Motorola Boynton Beach pager manufacturing
Appears in 3 lectures.
Appearances across the corpus
The zero-rework story. Manager brings PCB production from Singapore to Florida, designs the plant for zero rework, and the engineers deliver near-zero rework by fixing the process rather than building a repair area. Tom's prototype for the "self-fulfilling prophecy" argument about defect tolerance.

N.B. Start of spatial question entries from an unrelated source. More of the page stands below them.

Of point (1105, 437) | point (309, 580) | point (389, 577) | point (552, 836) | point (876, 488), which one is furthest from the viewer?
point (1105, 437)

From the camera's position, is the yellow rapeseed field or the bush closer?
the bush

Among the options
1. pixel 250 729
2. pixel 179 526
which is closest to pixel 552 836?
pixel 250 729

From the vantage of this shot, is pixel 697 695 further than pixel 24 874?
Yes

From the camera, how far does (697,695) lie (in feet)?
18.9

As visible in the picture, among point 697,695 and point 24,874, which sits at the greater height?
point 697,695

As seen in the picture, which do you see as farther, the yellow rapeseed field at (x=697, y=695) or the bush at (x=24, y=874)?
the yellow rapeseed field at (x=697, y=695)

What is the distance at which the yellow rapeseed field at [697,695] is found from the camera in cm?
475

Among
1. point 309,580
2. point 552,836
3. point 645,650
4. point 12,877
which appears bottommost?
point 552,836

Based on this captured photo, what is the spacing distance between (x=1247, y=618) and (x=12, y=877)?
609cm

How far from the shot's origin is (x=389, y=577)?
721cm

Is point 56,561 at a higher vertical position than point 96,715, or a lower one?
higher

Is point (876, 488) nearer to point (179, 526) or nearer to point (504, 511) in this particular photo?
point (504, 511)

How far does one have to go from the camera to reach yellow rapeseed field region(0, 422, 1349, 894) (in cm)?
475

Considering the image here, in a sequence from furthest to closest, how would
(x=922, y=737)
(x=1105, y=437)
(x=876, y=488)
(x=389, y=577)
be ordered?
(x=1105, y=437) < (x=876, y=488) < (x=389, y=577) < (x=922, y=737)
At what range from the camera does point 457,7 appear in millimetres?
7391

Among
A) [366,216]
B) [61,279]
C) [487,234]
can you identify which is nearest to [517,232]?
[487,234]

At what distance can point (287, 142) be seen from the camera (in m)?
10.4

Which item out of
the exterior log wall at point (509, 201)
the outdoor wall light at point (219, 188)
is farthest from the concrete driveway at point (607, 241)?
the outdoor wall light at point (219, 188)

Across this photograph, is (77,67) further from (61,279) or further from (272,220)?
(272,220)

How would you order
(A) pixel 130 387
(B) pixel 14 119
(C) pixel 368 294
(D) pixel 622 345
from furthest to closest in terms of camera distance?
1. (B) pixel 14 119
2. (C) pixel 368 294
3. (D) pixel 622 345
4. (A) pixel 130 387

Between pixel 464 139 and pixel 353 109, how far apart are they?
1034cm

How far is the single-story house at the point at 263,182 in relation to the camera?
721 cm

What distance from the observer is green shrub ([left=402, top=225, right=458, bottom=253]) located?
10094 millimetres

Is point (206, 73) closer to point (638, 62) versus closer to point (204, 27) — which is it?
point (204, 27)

There are some great stories about taking the risk and making it work. In the electronics manufacturing sector, in 1990 it was well known that you had to have four percent rework on all your printed circuit boards. If you built a printed circuit board plant anywhere in the world, you would have a repair area that could handle four percent repairs. It's a valuable board when you finished it, and if it doesn't work when you burn it in, you go in there and figure out what it is and have someone resolder and repair it.
Around 1989-1990, Motorola brought pager manufacturing back from Singapore to Boynton Beach, automated the process, cut turnaround from six weeks to one-to-two weeks, and — by eliminating the planned 5% repair area — drove defects to zero. Used to illustrate the zero-defects principle and how repair-area sizing defines engineering tolerance for defects.
There's another story on maintenance. Did I tell you about Motorola in Boynton Beach, Florida? Around 1989 or 1990, Congress instituted the National Quality Award — we'll talk later about that award, given by the Department of Commerce to some of the best managed companies in the country in terms of product quality. Motorola was one of the first companies to win it. They had a big success story with pagers. We still have pagers — doctors use them — but they used to be much more prevalent before cell phones.
Motorola's late-1980s decision to reshore pager assembly from Asia to Florida, combined with eliminating the rework area, drove process improvement and pioneered six sigma practice. Used to teach that built-in rework capacity becomes a self-fulfilling defect rate.
Let me tell you a story about pagers. Back around 1990, pagers — there had been pagers back in the 1980s, but that business initially got sent to Asia. In 1990 or so, 1989, Motorola was very innovative. Down in Boynton Beach, Florida, they decided to bring the pagers back to manufacture them, assemble them in the United States. Today, I'm sure pagers are all done on software on a chip, but chips weren't as powerful back then. They weren't as inexpensive 25 years ago. There were like four or five components, because every pager has to have a different frequency that's being paged.